§ Exercise requirements
For this exercise, the reply is the listing below, reproduced exactly.

§ Exercise material
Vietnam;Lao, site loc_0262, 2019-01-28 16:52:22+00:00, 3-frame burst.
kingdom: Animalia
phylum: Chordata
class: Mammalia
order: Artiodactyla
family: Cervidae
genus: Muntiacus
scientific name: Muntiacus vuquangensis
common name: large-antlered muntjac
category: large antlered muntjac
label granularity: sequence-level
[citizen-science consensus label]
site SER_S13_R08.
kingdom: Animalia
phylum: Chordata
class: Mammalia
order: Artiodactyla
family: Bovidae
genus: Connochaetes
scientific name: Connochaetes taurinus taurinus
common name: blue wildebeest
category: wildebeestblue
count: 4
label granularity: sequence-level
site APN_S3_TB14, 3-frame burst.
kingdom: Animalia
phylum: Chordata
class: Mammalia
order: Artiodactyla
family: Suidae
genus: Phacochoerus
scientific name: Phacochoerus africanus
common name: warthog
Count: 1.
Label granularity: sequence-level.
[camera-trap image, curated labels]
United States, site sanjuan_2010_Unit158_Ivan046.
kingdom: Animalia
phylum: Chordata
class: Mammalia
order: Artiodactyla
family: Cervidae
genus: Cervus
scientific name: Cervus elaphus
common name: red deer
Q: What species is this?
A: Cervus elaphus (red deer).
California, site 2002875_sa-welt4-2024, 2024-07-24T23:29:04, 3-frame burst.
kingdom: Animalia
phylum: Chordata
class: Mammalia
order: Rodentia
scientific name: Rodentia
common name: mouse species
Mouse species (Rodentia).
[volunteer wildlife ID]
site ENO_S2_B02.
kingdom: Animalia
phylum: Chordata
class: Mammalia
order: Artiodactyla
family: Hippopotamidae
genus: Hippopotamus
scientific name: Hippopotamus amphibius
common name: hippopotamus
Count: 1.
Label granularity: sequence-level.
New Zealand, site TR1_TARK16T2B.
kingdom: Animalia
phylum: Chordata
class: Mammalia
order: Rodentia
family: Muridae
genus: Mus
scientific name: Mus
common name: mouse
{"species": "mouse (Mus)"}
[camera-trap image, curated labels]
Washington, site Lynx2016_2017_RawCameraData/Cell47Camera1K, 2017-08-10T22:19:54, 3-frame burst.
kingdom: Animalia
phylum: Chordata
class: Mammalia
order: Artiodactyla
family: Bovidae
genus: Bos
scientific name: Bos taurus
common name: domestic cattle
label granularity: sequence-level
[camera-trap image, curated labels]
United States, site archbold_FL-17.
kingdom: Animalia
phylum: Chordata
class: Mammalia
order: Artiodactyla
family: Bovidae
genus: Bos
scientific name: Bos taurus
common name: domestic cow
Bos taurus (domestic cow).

§ Exercise response
Vietnam;Lao, site loc_0262, 2019-01-28 16:52:22+00:00, 3-frame burst.
kingdom: Animalia
phylum: Chordata
class: Mammalia
order: Artiodactyla
family: Cervidae
genus: Muntiacus
scientific name: Muntiacus vuquangensis
common name: large-antlered muntjac
category: large antlered muntjac
label granularity: sequence-level
[citizen-science consensus label]
site SER_S13_R08.
kingdom: Animalia
phylum: Chordata
class: Mammalia
order: Artiodactyla
family: Bovidae
genus: Connochaetes
scientific name: Connochaetes taurinus taurinus
common name: blue wildebeest
category: wildebeestblue
count: 4
label granularity: sequence-level
site APN_S3_TB14, 3-frame burst.
kingdom: Animalia
phylum: Chordata
class: Mammalia
order: Artiodactyla
family: Suidae
genus: Phacochoerus
scientific name: Phacochoerus africanus
common name: warthog
Count: 1.
Label granularity: sequence-level.
[camera-trap image, curated labels]
United States, site sanjuan_2010_Unit158_Ivan046.
kingdom: Animalia
phylum: Chordata
class: Mammalia
order: Artiodactyla
family: Cervidae
genus: Cervus
scientific name: Cervus elaphus
common name: red deer
Q: What species is this?
A: Cervus elaphus (red deer).
California, site 2002875_sa-welt4-2024, 2024-07-24T23:29:04, 3-frame burst.
kingdom: Animalia
phylum: Chordata
class: Mammalia
order: Rodentia
scientific name: Rodentia
common name: mouse species
Mouse species (Rodentia).
[volunteer wildlife ID]
site ENO_S2_B02.
kingdom: Animalia
phylum: Chordata
class: Mammalia
order: Artiodactyla
family: Hippopotamidae
genus: Hippopotamus
scientific name: Hippopotamus amphibius
common name: hippopotamus
Count: 1.
Label granularity: sequence-level.
New Zealand, site TR1_TARK16T2B.
kingdom: Animalia
phylum: Chordata
class: Mammalia
order: Rodentia
family: Muridae
genus: Mus
scientific name: Mus
common name: mouse
{"species": "mouse (Mus)"}
[camera-trap image, curated labels]
Washington, site Lynx2016_2017_RawCameraData/Cell47Camera1K, 2017-08-10T22:19:54, 3-frame burst.
kingdom: Animalia
phylum: Chordata
class: Mammalia
order: Artiodactyla
family: Bovidae
genus: Bos
scientific name: Bos taurus
common name: domestic cattle
label granularity: sequence-level
[camera-trap image, curated labels]
United States, site archbold_FL-17.
kingdom: Animalia
phylum: Chordata
class: Mammalia
order: Artiodactyla
family: Bovidae
genus: Bos
scientific name: Bos taurus
common name: domestic cow
Bos taurus (domestic cow).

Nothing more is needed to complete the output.